Update the stretch from the line containing "Studying the photograph, is" through the end of the data by changing "positional" to "spatial". Rewrite only those lines, with nothing else altered.

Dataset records
'''

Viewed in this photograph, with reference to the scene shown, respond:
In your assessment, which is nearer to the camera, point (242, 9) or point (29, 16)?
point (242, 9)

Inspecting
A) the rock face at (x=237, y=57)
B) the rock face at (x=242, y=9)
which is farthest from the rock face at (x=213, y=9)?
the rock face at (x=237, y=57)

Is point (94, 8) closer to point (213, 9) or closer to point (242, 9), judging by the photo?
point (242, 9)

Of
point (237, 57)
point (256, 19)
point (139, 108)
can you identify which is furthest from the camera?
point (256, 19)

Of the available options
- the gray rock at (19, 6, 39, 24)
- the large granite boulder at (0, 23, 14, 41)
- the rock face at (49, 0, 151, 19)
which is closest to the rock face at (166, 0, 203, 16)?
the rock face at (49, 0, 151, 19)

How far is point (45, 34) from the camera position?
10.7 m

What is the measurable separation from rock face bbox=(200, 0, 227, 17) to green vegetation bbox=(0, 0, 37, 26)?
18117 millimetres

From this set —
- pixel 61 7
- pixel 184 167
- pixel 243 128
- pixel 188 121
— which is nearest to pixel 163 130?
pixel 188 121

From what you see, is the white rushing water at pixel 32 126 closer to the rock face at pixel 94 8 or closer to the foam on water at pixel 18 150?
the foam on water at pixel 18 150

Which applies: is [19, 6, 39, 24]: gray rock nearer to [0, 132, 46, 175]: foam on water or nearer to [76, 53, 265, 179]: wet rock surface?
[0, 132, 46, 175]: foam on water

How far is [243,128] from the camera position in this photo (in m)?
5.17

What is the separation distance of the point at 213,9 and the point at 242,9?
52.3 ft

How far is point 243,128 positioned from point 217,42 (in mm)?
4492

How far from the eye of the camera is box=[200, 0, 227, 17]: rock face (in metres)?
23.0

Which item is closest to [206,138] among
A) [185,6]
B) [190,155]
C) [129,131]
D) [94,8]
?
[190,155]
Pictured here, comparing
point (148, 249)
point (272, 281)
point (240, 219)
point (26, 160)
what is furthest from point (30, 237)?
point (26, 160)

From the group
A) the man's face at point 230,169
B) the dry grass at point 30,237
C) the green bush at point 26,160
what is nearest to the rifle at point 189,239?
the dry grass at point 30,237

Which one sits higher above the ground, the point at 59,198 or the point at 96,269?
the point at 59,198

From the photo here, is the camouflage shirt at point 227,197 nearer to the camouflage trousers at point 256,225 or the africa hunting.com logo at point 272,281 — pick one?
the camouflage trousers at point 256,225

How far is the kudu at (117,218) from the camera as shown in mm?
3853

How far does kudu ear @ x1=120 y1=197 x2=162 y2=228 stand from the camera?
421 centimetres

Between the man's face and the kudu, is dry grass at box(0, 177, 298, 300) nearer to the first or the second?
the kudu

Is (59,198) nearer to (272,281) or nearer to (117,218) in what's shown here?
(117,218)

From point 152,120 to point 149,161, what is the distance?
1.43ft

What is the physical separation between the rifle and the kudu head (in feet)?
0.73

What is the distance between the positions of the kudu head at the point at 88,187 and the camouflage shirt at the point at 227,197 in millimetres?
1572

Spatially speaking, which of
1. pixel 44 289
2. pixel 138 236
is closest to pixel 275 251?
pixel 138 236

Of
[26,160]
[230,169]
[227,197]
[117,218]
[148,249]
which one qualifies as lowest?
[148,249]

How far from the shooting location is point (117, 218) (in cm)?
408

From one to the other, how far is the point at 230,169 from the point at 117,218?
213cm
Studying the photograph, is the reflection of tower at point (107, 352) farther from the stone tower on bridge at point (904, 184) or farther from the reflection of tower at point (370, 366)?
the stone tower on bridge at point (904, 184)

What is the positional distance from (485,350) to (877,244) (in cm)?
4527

'''

TASK OUTPUT ->
Studying the photograph, is the reflection of tower at point (107, 352) farther from the stone tower on bridge at point (904, 184) or farther from the reflection of tower at point (370, 366)?
the stone tower on bridge at point (904, 184)

What is the spatial distance from (485,350) to (877,244) (in cm)?
4527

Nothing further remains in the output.